Every entry, exactly as given, must be retyped.

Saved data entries
# # # # # # #
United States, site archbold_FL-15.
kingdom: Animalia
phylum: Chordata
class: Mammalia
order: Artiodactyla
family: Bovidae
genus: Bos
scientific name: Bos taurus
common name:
# # # # # # #
> _Your response_
United States, site archbold_FL-15.
kingdom: Animalia
phylum: Chordata
class: Mammalia
order: Artiodactyla
family: Bovidae
genus: Bos
scientific name: Bos taurus
common name:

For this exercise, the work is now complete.